Ramazân-ı şerîfe hazırlık...

14/03/2023 Salı Köşe yazarı R.A

İnşâallah yakında [23 Mart 2023 - 1 Ramazânül-mübârek 1444 Perşembe günü] şerefleneceğimiz, ayların sultânı olan Ramazân-ı şerîf ayını, âhıreti kazanmak için bir fırsat bilip, elden geldiği kadar ibâdet etmeli, Allahü teâlânın râzı olduğu işleri yapmalıdır.

Allahü teâlânın gadabına sebep olabilecek bütün kötülüklerden, harâmlardan sakınmak, îmân, ibâdet bilgilerini, harâmları öğrenmek, kul haklarından sakınmak, varsa helâlleşmek, günâhlardan tevbe etmek lâzımdır...

Her şeyden önce, i'tikâdı düzeltmelidir. Ehl-i sünnet âlimlerinin bildirdikleri doğru i'tikâdı öğrenmek ve buna göre inanmak lâzımdır. İ'tikâd düzgün olmazsa, tutulan oruçların, yapılan diğer ibâdetlerin, bir fâidesi olmaz.

Çünkü, i'tikâdı bozuk olanların, muhakkak Cehenneme gidecekleri hadîs-i şerîfte bildirilmiştir. Bunun için, Ehl-i sünnet âlimlerinin yazdıkları ilmihâl kitaplarını alıp okumalı, doğru îmânı öğrenmeli, sonra ibâdetleri yapmalı, harâmlardan sakınmalıdır.

Allahü teâlâ, şartlarına uygun yapılan tevbeleri kabûl edeceğini va'detmiştir. Böyle mübârek geceleri, günleri ve ayları fırsat bilip, çok çok tevbe-istiğfâr etmeli, affolunmak için, Cenâb-ı Hakk’a yalvarıp yakarmalıdır.

Sonra ibâdetleri, harâm ve helâl olanları öğrenmeli ve bunlara göre ibâdet yapmaya çalışmalıdır. Kıymetli zamanlarda bu bilgileri okumak, öğrenmek, nâfile namazdan ve diğer bütün nâfile ibâdetlerden çok kıymetlidir.

Mübârek Ramazân ayında, herhangi bir özür ile oruç tutamıyanlar, Ramazândan hemen sonra, o günlerin oruçlarını kazâ etmelidirler.
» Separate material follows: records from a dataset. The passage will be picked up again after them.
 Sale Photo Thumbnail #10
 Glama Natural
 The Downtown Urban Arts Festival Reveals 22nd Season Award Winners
Kazâ namazı borcu olanların, kazâ orucu olanların nâfile ibâdetlerle meşgûl olmaları, boşuna zahmet çekmektir. Önce farz borçları yerine getirmeli, ödemelidir.
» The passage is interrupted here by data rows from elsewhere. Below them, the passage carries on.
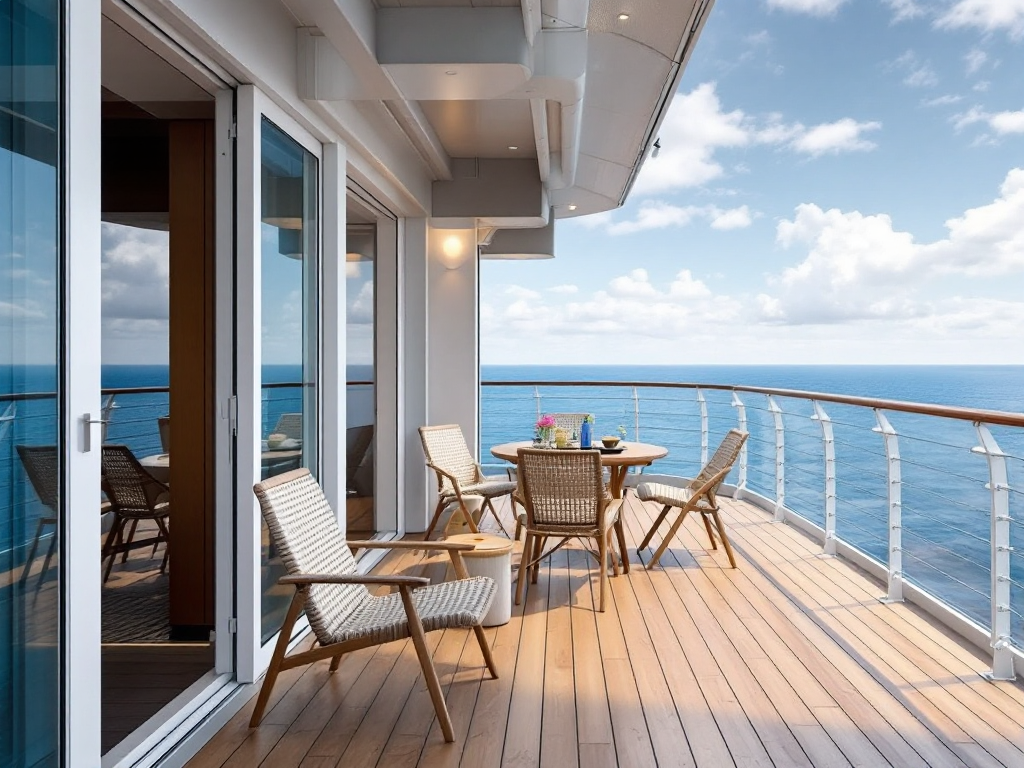 koningsdam-covered-balcony-cabin-interior-showing-the-covere-1775620350.png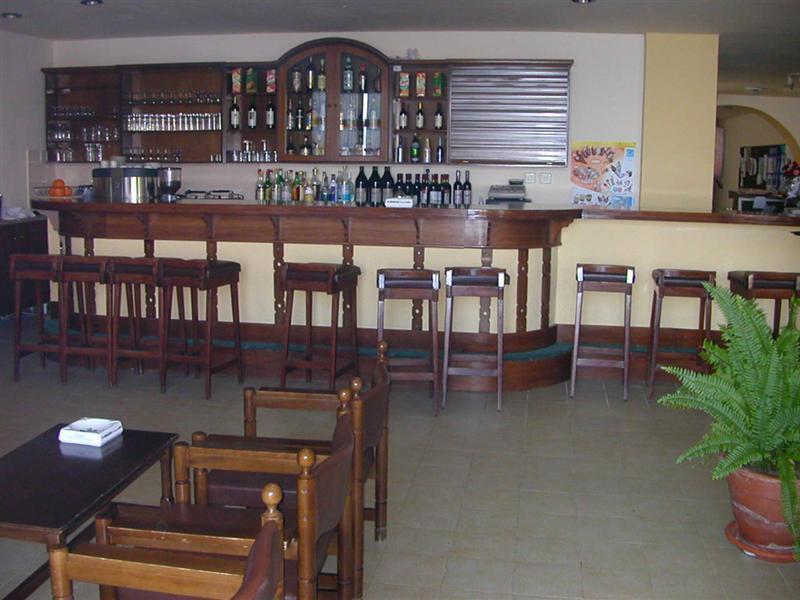 Pedi Beach Hotel Simi Zewnętrze zdjęcie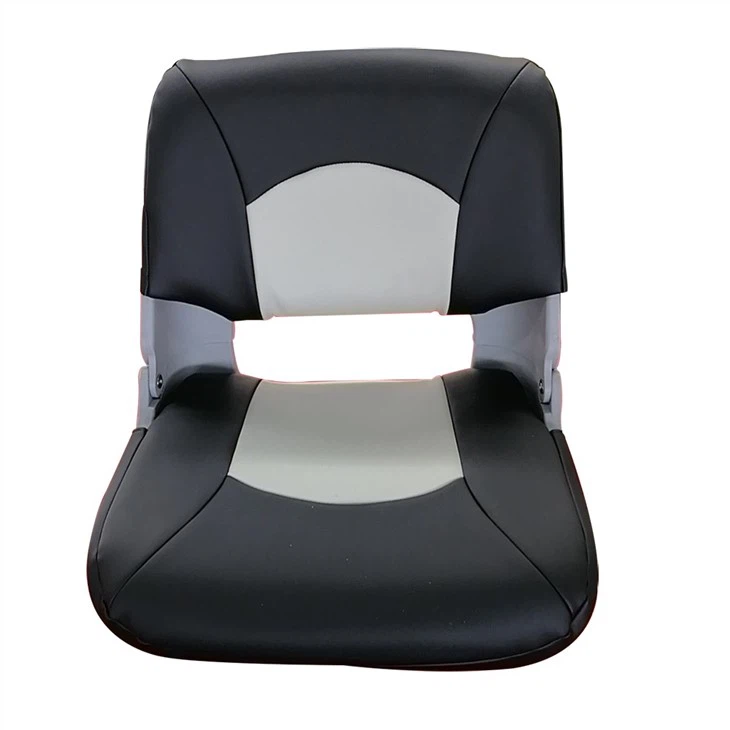 Skipper Marine Seats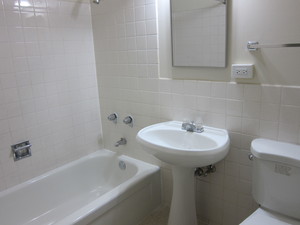 Bathroompicture.jpg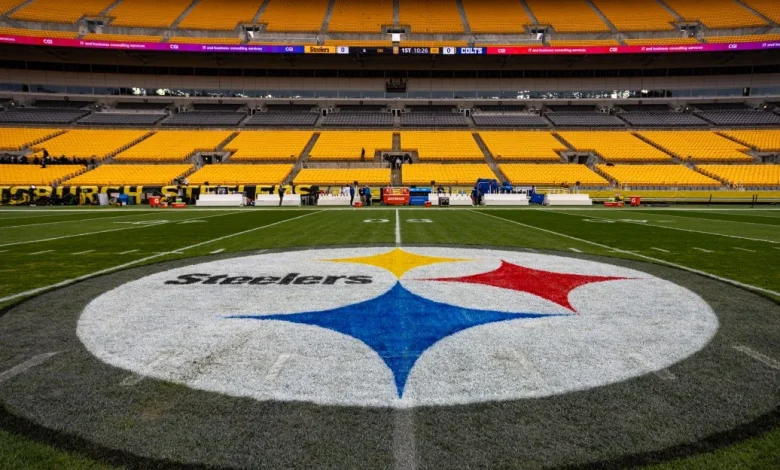 Steelers schedule 2026: Tracking all the leaks and rumors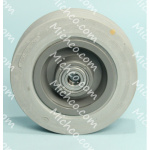Replacement Part Wheel Standard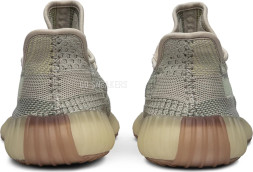 Adidas Yeezy Boost 350 V2 &#039;Citrin Non-Reflective&#039;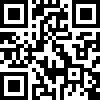 https://iscanews.ir/xcfnk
Ancak farz borçlardan kurtulduktan sonra, nâfile olarak yapılan ibâdetlerin bir fâidesi olur. Bu, oruçta olduğu gibi namazda ve diğer ibâdetlerde de böyledir. Önce farz borçları ödemeli, sonra nâfile ile meşgûl olmalıdır.
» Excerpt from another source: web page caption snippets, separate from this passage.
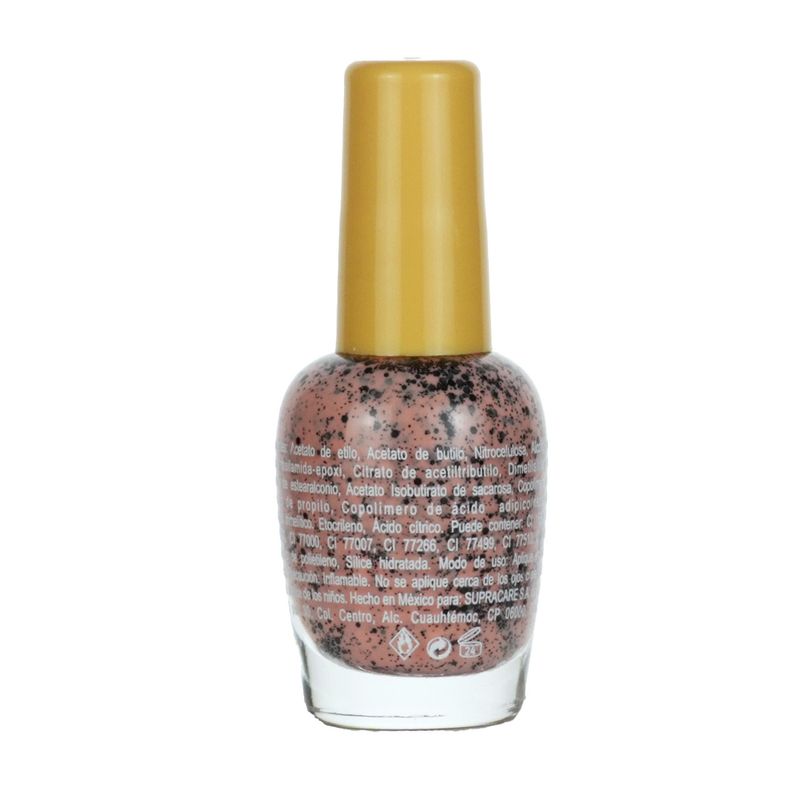 1031921-esmalte-gelato-beso-de-cereza-10ml-3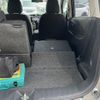 nissan dayz 2016 -NISSAN--DAYZ DBA-B21W--B21W-0352588---NISSAN--DAYZ DBA-B21W--B21W-0352588- image 22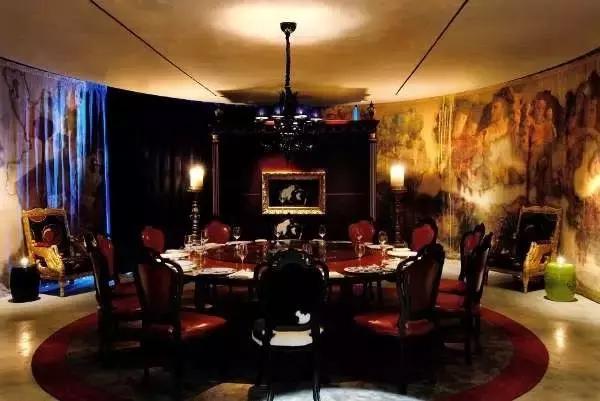 长沙很多明星去的店,长沙最出名的店很多明星吃过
Peygamber Efendimiz, dünkü makâlemizde, bir kısmını arzettiğimiz hutbesine devâmla şöyle buyurdu:

“Bu ayda dört şeyi çok yapınız! Bunun ikisini, Allahü teâlâ çok sever. Bunlar, Kelîme-i şehâdet söylemek ve istiğfâr etmektir. İkisini de, zâten her zaman yapmanız lâzımdır. Bunlar da, Allahü teâlâdan Cenneti istemek ve Cehennem ateşinden O'na sığınmaktır. Bu ayda, bir oruçluya su veren bir kimse, kıyâmet günü susuz kalmıyacaktır.”

(Sahîh-i Buhârî)deki bir hadîs-i şerîfte de Peygamber Efendimiz şöyle buyurdu:

“Bir kimse, Ramazân ayında oruç tutmayı farz (vazîfe) bilir ve orucun sevâbını, Allahü teâlâdan beklerse, geçmiş günâhları affolur.”

Bu hadîs-i şerîften anlaşılıyor ki, orucun Allahın emri olduğuna inanmak ve sevap beklemek lâzımdır. Günün uzun olmasından ve oruç tutmanın güç olmasından şikâyet etmemek şarttır. Günün uzun olmasını, oruç tutmayanlar arasında güçlükle oruç tutmayı, fırsat ve ganîmet bilmelidir.